*Text under study*:
Enterprises, in turn, are embedding AI into workflows across financial services, government, healthcare, and other regulated industries.

That shift creates a fundamental tension. Organizations feel real pressure to adopt AI quickly, yet they must do so while protecting sensitive data and remaining compliant with increasingly complex regulations.

Many are trying to solve this with the same playbook they used for pre-AI applications: perimeter defenses, network controls, and, more recently, AI firewalls and guardrails.

Those tools still matter. But for sensitive AI workloads, they are no longer enough.

To understand why, it helps to look at what modern AI systems actually handle, where they run, and where they are most exposed.

The Three Assets at the Heart of Every AI System

When AI moves into production, it doesn’t just process low-value logs or anonymized datasets. It typically operates on three distinct, high-value assets.

1. Model weights (parameters): These are the learned parameters of the model—the representation of all the data and training that went into it. For proprietary or closed-weight models, the weights are the core intellectual property. If an attacker can copy them, they can replicate or fine-tune the model without permission, effectively stealing the product.
2. User data (prompts and responses): Prompts and outputs often contain extremely sensitive information: financial records, healthcare details, legal strategies, internal plans, or personal data. In regulated industries, this information is subject to strict privacy and compliance requirements.
3. Context / enterprise data: To make AI truly useful, organizations connect it to internal systems such as SharePoint, Slack, Confluence, and databases. This enterprise data becomes context for retrieval-augmented generation and reasoning. In many cases, it contains the company’s most sensitive documents, communications, and records.

Traditional security architectures were not designed with these three AI-specific assets in mind especially not at runtime, when models are actively processing them.

Why Perimeter‑Only Security Falls Short

Most organizations still rely on perimeter-oriented tools to secure AI, including network firewalls and segmentation, API gateways and web application firewalls, identity and access management controls, zero trust networking frameworks, and AI-specific firewalls, policy engines, and safety guardrails.

All of these are necessary. They control who can call a model, what kinds of prompts are allowed, and how outputs are filtered. But they share a critical assumption: once traffic passes through the perimeter, the system can safely operate on data and model weights in the clear.

In AI workloads, that assumption is dangerous.

In typical deployments:

• Model weights are loaded into CPU or GPU memory in plaintext to execute inference.
• Prompts and responses are often logged for debugging or analytics, sometimes across multiple services.
• Retrieved context is stored in vector databases, caches, and intermediate stores that may not be hardened at the same level as core databases.

If an attacker or a malicious or compromised insider gets past the perimeter, there is often little to prevent direct access to model weights, prompts, and enterprise context. Perimeter controls do nothing to protect data and models while they are in use.

*About this task*:
Repeat the passage of the AI security text from "1. Model weights" up to and including "stealing the product.", word for word.

*Excerpted data*:
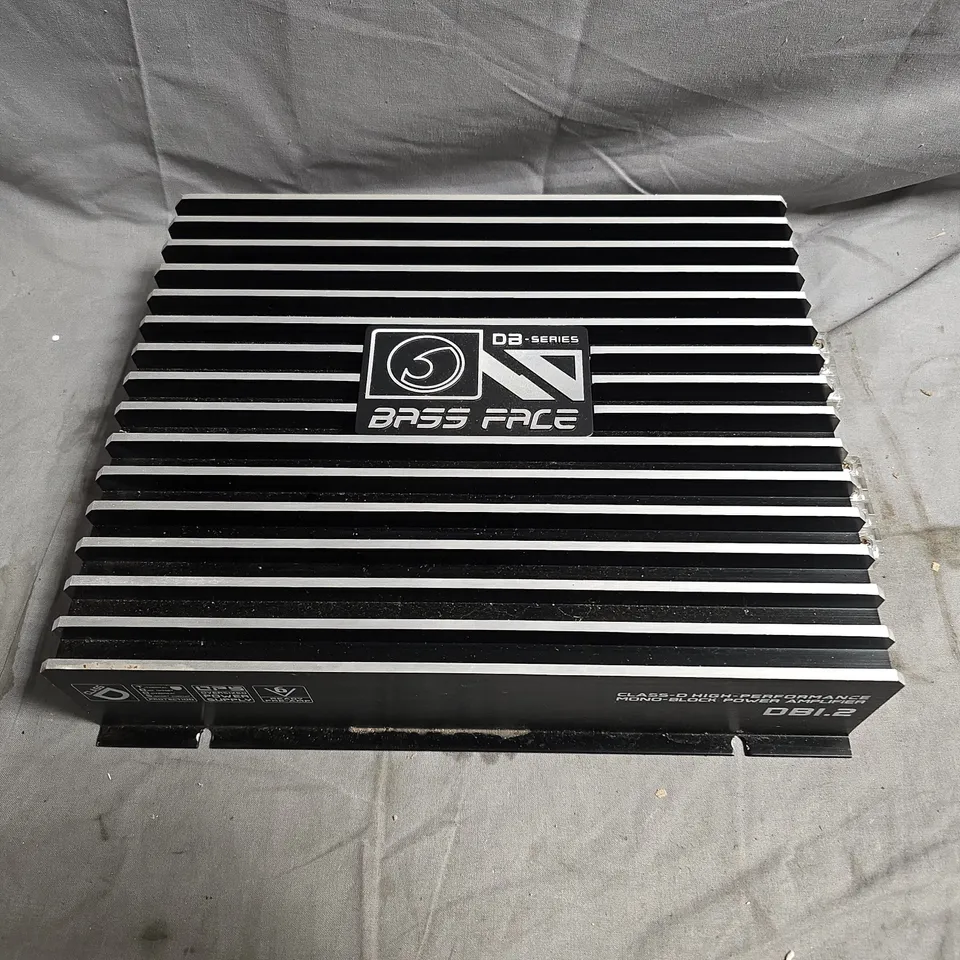 CLASS- D HIGH - PERFORMANCE MONO - BLOCK POWER AMPLIFIER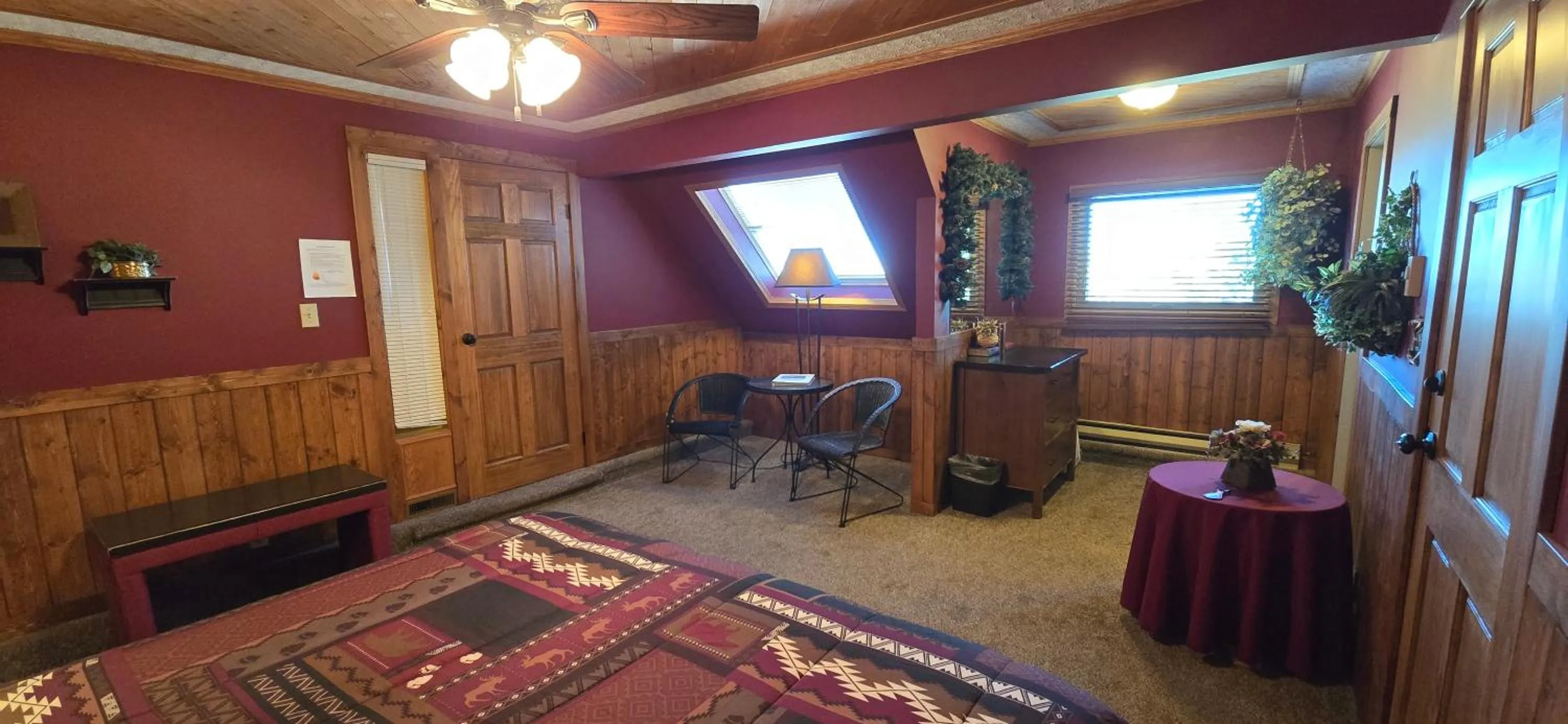 Bed in Rocky Ridge Country Lodge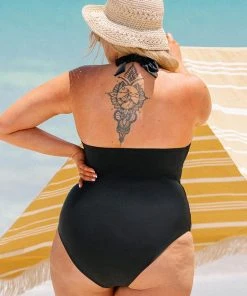 CUPSHE Seaside Holiday Twist Front Tummy Control Black Plus Size One Piece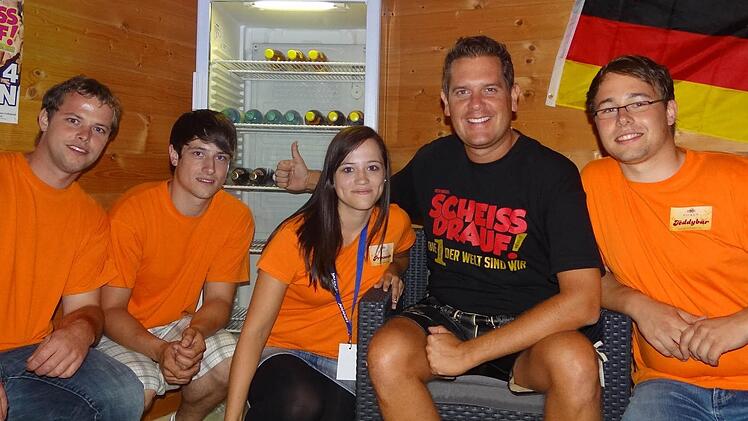 Peter Wackel hautnah: Ein Holzhäuschen in einem Hofstettener Garten diente Peter Wackel (Zweiter von rechts) als Rückzugsort vor seinem Auftritt. Das fand der Mallorca-Star gemütlich. Florian Barthelmeß, Daniel und Angela Ankenbrand sowie Bernd Schmitt (von links) waren an der Organisation des Auftritts beteiligt.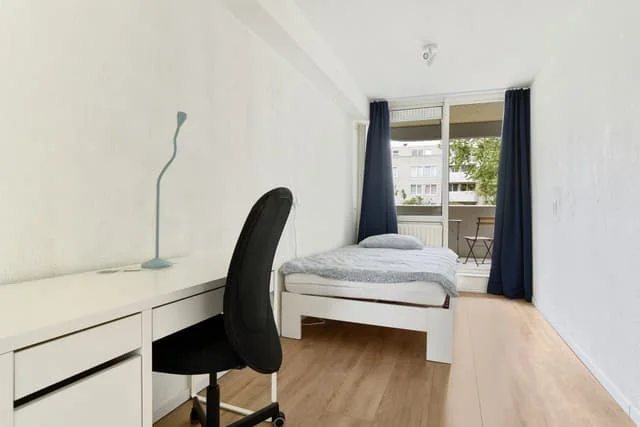 Foto van de Appartement gelegen aan de Bernard Shawsingel in Amsterdam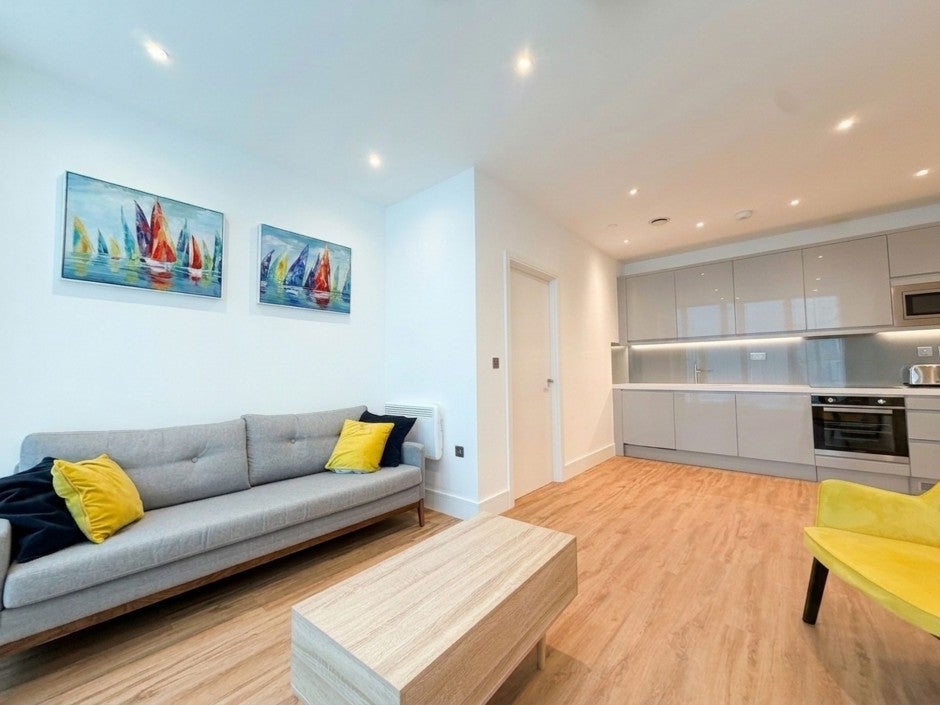 Flat West Gate in Greater London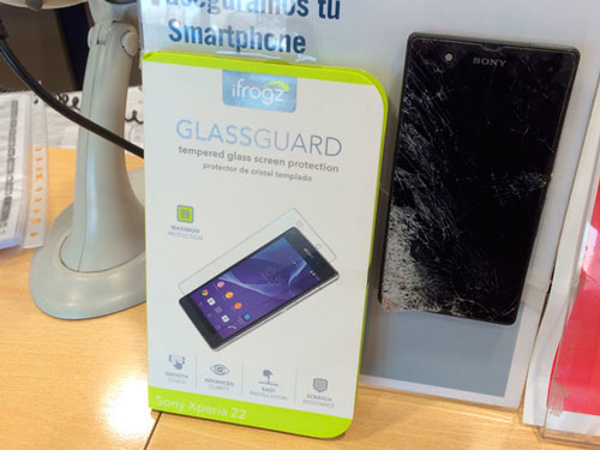 La franquicia Ademo te explica las ventajas y desventajas de los protectores de cristal templado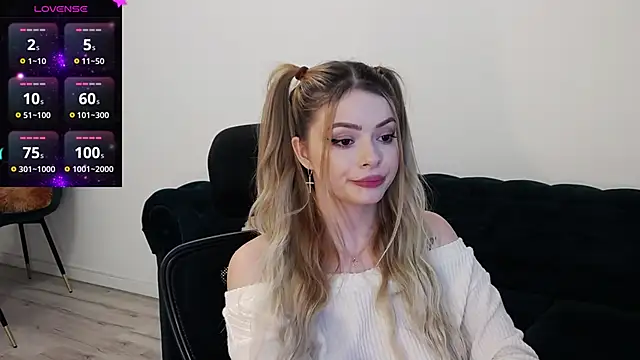 Snapshot of Kailynn_Moenn chatting on 12.03.24 Kailynn Moenn online show from 12.03.24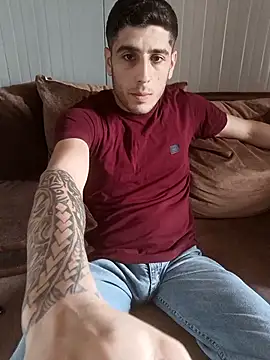 arenn1997 online show from March 2026 12:38:01 PM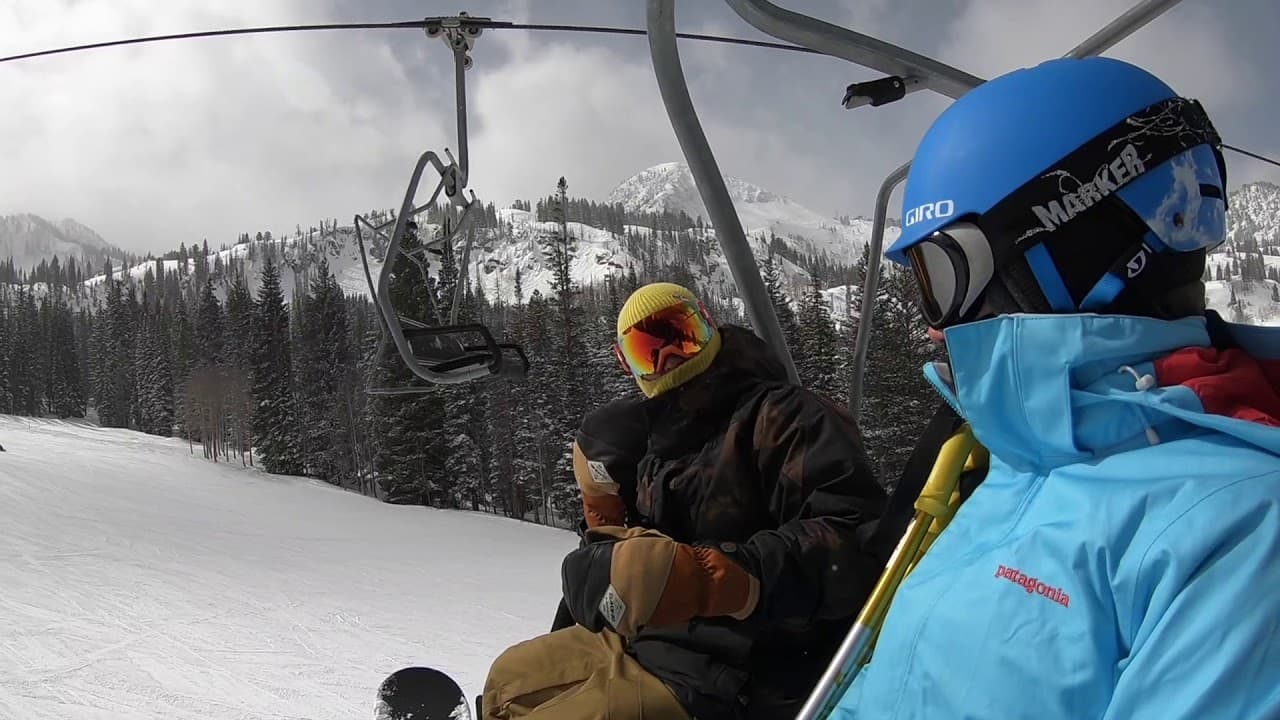 Aventura Congelante: Explorando a Emoção do Snowboard e Esqui na Neve Fofa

*Response below*:
1. Model weights (parameters): These are the learned parameters of the model—the representation of all the data and training that went into it. For proprietary or closed-weight models, the weights are the core intellectual property. If an attacker can copy them, they can replicate or fine-tune the model without permission, effectively stealing the product.